Impressed, Arnold and I then dried and lubricated the gun, then proceeded to obtain one last substance to dunk the pistol in. Fresh cow manure. At the dinner where the initial test had been conceived, I had inadvertently muttered that once the seawater test was complete, I would have done everything to the gun but dunk it in doo-doo. This got a bit of a laugh in that the old phrase of "shooting the ...well, you know...immediately came to mind. Still, the idea wasn't so far fetched as you might think. Cow manure, for example, is a multi-media substance containing partly digested grass and other vegetable matter, stomach acid and who knows what else. Moreover, it tends to be glutinous, stringy and otherwise highly obnoxious in every way. After laughing about it for a while, I realized that such a substance would in fact make a good test medium.
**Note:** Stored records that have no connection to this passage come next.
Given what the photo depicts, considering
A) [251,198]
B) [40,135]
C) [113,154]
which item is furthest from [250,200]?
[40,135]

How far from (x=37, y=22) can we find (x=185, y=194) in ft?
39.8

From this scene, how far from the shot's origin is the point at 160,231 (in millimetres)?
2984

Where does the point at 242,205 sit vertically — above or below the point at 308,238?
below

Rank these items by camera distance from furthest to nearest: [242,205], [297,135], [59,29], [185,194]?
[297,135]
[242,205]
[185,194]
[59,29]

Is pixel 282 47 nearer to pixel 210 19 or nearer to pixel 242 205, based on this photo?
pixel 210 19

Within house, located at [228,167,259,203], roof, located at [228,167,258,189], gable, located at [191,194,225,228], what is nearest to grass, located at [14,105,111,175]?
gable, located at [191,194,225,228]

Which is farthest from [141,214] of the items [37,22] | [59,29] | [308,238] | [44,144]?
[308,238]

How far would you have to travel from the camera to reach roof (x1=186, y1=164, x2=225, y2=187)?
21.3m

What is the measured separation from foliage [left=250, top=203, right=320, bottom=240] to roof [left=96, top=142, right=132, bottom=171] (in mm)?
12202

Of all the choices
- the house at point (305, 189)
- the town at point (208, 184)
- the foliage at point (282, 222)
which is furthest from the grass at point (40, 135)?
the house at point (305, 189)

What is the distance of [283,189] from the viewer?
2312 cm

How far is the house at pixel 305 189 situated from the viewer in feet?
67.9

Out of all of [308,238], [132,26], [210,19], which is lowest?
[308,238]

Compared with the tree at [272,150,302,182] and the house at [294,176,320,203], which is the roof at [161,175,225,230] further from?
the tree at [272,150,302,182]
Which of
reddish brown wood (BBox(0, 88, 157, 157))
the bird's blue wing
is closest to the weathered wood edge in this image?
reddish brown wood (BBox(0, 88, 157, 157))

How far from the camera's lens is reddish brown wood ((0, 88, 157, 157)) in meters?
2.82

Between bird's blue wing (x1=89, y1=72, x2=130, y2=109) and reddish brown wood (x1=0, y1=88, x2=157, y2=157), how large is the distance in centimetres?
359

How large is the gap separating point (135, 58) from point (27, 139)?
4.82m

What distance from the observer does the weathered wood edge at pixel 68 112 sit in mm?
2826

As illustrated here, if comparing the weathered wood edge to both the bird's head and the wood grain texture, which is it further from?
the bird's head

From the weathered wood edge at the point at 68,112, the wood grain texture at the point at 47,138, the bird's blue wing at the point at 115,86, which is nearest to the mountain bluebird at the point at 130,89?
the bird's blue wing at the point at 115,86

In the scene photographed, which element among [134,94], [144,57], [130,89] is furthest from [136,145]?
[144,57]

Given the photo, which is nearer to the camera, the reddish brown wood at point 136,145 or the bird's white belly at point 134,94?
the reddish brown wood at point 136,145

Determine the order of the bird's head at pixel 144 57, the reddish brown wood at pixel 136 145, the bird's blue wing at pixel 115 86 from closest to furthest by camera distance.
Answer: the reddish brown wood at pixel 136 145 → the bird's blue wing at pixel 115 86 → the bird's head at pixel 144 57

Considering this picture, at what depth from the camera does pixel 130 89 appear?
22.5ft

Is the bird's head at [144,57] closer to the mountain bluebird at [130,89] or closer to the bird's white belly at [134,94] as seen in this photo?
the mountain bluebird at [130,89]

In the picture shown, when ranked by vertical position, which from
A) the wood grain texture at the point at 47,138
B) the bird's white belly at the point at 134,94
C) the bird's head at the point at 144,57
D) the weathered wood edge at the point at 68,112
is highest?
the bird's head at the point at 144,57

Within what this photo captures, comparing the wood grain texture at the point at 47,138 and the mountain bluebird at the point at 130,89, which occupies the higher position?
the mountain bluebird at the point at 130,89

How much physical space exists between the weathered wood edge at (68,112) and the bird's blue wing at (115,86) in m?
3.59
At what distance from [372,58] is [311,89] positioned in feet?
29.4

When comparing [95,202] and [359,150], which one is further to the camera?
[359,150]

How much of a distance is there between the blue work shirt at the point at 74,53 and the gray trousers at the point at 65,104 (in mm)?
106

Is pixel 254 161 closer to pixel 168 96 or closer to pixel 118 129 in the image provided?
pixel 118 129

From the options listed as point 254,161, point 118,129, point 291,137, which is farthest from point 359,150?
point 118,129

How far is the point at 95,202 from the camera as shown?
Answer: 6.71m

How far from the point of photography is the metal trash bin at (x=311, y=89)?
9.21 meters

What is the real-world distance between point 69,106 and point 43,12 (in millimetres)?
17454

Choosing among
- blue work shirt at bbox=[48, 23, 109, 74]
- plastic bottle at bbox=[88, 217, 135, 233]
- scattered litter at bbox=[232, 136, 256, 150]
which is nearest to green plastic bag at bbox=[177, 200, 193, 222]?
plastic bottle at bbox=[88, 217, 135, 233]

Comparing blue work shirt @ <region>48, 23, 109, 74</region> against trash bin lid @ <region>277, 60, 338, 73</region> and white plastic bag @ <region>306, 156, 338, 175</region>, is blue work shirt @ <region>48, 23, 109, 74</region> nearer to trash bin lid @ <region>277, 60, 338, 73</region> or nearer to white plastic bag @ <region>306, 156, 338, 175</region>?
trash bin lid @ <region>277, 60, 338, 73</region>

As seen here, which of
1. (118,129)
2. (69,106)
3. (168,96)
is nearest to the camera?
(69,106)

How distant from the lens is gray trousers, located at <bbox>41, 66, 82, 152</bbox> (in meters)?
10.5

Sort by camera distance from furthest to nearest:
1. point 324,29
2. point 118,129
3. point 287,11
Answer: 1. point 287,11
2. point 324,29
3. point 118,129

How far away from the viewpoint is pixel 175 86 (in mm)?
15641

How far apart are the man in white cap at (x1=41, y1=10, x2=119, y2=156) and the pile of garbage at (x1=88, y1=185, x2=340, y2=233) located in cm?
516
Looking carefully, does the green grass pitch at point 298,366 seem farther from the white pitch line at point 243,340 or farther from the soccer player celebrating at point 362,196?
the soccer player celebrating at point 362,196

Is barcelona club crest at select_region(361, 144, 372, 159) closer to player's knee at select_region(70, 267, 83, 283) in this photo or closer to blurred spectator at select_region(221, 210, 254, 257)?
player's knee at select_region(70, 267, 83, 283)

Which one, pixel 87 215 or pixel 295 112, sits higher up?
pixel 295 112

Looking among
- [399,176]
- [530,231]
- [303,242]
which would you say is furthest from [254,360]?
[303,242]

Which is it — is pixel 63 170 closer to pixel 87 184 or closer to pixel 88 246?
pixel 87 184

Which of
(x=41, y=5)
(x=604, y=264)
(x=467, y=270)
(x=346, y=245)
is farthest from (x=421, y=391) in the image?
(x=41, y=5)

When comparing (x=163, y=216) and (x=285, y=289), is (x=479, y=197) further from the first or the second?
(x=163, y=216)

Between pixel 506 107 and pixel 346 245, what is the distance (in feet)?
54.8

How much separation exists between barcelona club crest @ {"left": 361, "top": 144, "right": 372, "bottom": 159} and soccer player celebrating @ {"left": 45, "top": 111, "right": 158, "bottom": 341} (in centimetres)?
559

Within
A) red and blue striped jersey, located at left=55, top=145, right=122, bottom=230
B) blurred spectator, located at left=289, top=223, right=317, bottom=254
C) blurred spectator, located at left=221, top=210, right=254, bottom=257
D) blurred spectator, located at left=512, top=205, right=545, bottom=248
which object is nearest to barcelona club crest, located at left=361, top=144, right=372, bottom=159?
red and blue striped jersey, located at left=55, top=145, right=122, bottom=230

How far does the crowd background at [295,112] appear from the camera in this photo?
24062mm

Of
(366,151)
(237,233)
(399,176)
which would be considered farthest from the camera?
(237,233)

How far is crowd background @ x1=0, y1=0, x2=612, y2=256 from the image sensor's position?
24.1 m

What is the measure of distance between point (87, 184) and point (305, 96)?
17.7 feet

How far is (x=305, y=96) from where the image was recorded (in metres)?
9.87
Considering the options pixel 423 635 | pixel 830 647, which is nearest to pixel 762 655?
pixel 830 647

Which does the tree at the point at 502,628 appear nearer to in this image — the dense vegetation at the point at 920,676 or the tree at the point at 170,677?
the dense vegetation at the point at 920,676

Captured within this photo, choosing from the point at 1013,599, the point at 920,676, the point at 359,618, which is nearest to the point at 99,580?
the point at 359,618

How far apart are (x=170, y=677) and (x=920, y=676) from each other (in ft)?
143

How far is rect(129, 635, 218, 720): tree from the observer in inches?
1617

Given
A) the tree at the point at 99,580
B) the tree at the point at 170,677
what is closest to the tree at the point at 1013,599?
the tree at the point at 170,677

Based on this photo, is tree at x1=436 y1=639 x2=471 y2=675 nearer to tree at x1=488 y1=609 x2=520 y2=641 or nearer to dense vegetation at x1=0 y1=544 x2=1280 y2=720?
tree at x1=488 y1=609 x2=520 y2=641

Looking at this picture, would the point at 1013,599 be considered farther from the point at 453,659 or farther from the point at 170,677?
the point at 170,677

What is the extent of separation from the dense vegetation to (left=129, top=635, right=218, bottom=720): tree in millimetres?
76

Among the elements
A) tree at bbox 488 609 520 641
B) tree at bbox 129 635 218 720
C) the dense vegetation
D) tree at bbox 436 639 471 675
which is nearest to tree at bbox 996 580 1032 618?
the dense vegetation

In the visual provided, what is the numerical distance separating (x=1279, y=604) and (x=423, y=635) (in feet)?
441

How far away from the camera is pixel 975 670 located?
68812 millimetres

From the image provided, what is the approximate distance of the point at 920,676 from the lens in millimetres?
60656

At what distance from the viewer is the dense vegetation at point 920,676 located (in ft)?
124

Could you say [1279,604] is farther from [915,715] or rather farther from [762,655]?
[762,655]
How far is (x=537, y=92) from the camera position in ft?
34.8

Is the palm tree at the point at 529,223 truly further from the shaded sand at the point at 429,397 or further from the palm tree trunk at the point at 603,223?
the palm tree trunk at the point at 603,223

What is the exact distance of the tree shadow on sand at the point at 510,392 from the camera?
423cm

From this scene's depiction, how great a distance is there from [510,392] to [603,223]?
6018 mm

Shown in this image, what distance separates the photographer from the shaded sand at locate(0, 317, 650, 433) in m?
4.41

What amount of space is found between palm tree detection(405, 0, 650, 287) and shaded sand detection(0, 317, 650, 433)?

Previously, I had only subjected the pistol to single-media substances like dirt, dust, ice, snow, et al and if it functioned after being soaked inside and out in fresh cow dung, it would have indeed proved its worth.
So, we obtained the "agricultural substance" fresh from its usual source (!), placed it in a plastic bag and off to the range we went. Upon arriving there, I placed a high-cap magazine loaded with 124-grain Federal Hydra-Shok JHPs into the gun, cycled the slide to load it and dropped it unceremoniously into the bag.
It was then that an amusing revelation fell upon us. After retrieving the manure-soaked Glock from the bag, I realized that I needed to be the one to take pictures, so that left Arnold to be the shooter! Still, his smile remained in place as he gingerly assumed a Weaver Stance, pointed the piece at the target and pressed the trigger. Now that's a guy with a great disposition if there ever was one! BOOM! The pistol fired, the slide reciprocated, reloading it. Then, BOOM!, BOOM!, BOOM! and so on until the magazine was empty and the slide locked open. In the target 7 meters distant were 17 center hits. I handed Arnold another full loaded high-cap magazine, then another and another until a half-dozen were expended, but the pistol continued to function without mishap. When it was over, Arnold's face, arms and shirt were spattered and his smile had vanished (mine would, too--with all that, er, stuff flying around, who wants to keep his mouth open?).
"Got it...all of it!" I said happily, and handed him a one-gallon container or water, some soap and a clean shirt, which he accepted with alacrity, and the test was over. The Glock had gone the whole route and passed with flying colors.
Frankly, I don't know what else to subject it to without losing focus on being realistic. I guess I could freeze it into a solid block of ice and then try to fire it but I know darned well it will malfunction and who cares, right? Or perhaps I could run over it with a car to see if it would break, but then what would that prove? Besides, a friend of mine just inadvertently did that and the pistol, also a Glock 17 , didn't break!